• What is needed: In the data below, swap every "Ford" for "Toyota" and write out each line again with no other change. Leave out the pictures.

• Recorded information:
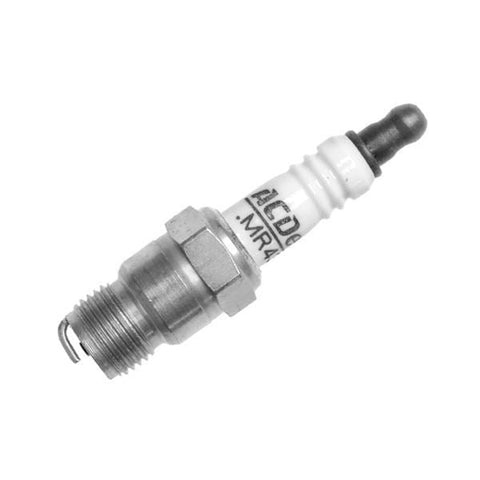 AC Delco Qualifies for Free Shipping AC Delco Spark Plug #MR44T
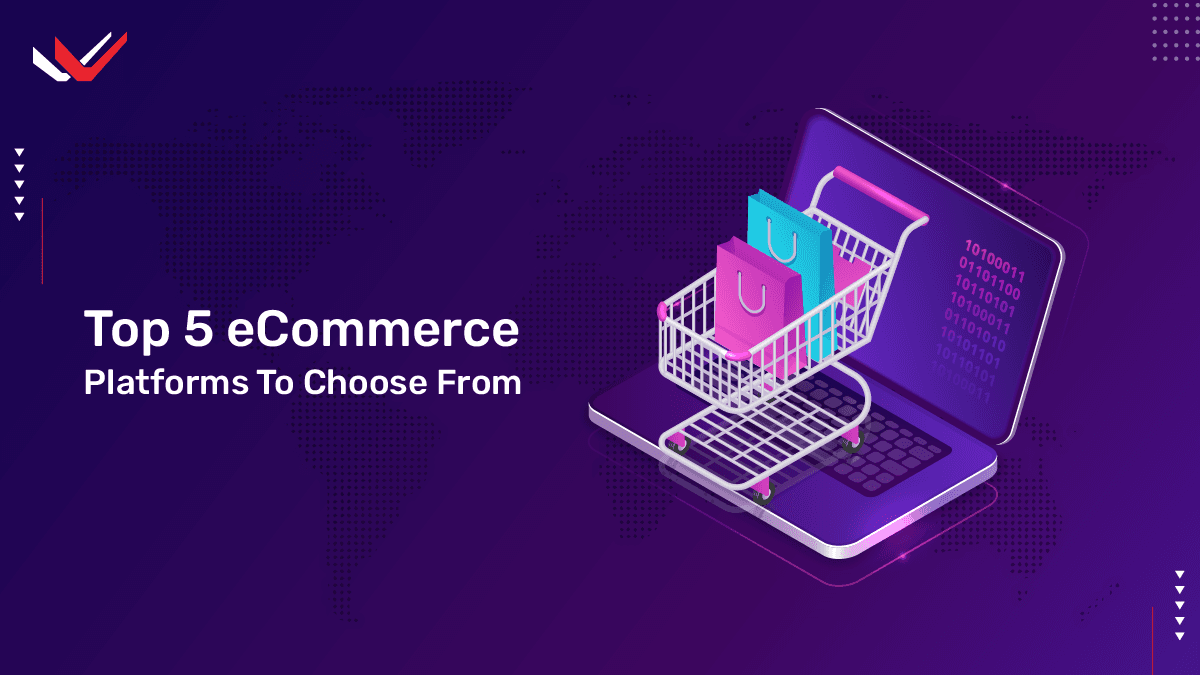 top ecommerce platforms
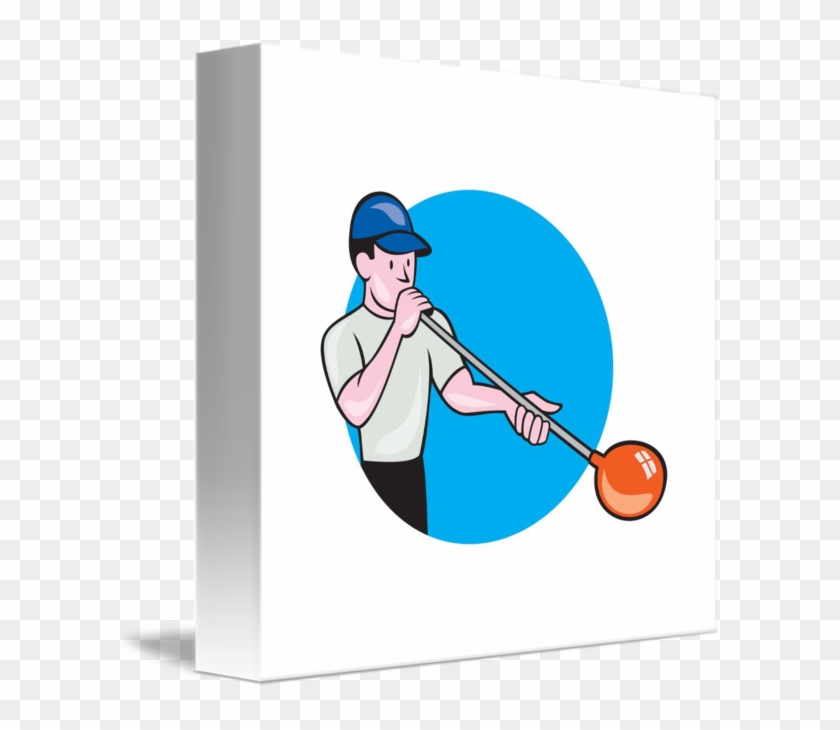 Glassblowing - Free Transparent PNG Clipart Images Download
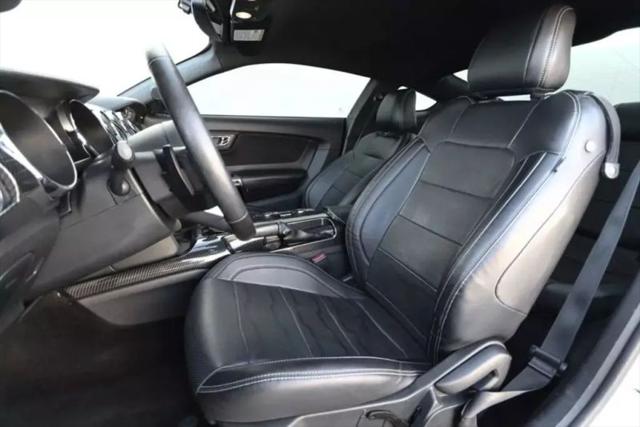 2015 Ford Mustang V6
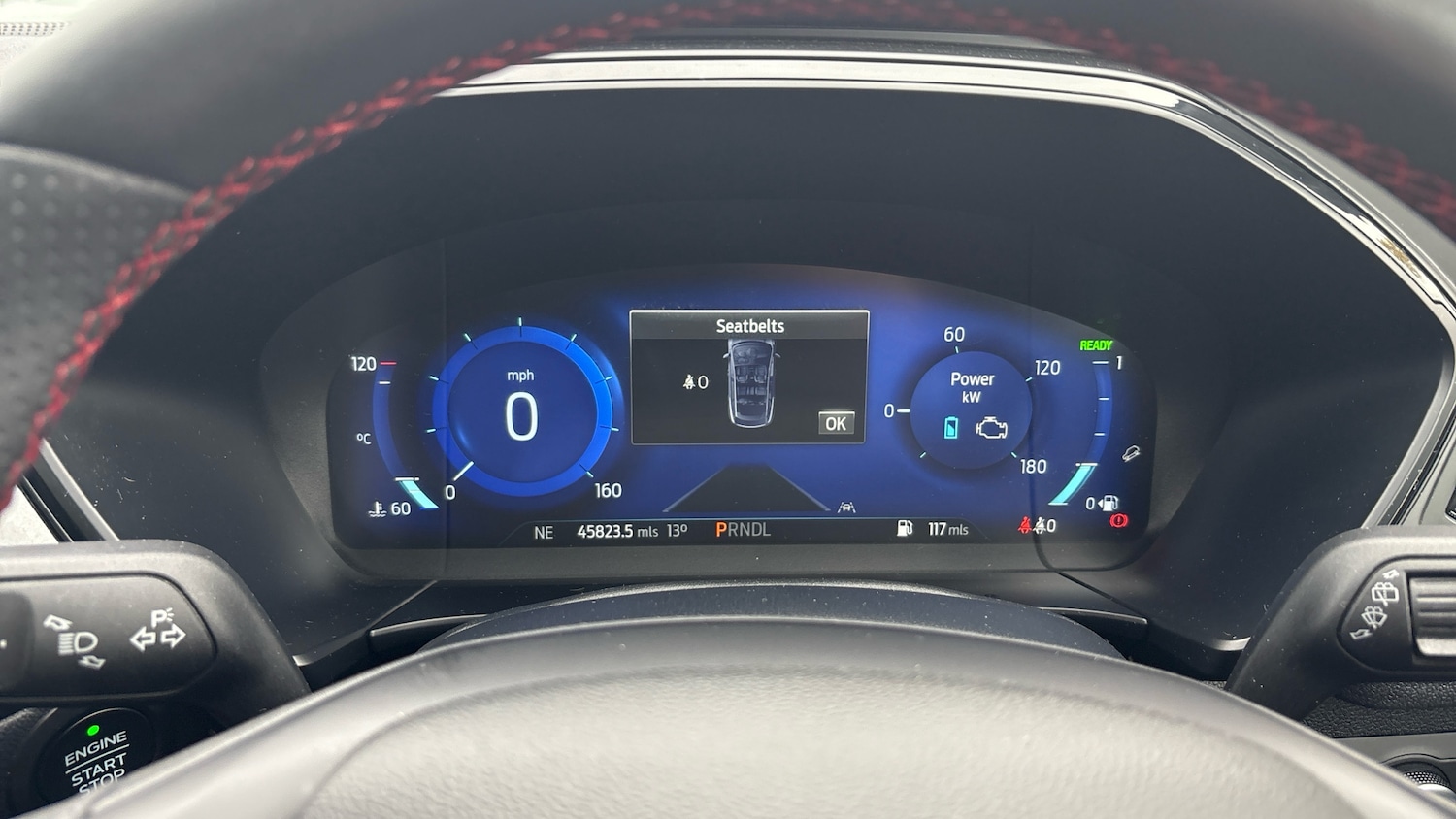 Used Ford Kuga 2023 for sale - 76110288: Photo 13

• Reply to the exercise:
 AC Delco Qualifies for Free Shipping AC Delco Spark Plug #MR44T
 top ecommerce platforms
 Glassblowing - Free Transparent PNG Clipart Images Download
 2015 Toyota Mustang V6
 Used Toyota Kuga 2023 for sale - 76110288: Photo 13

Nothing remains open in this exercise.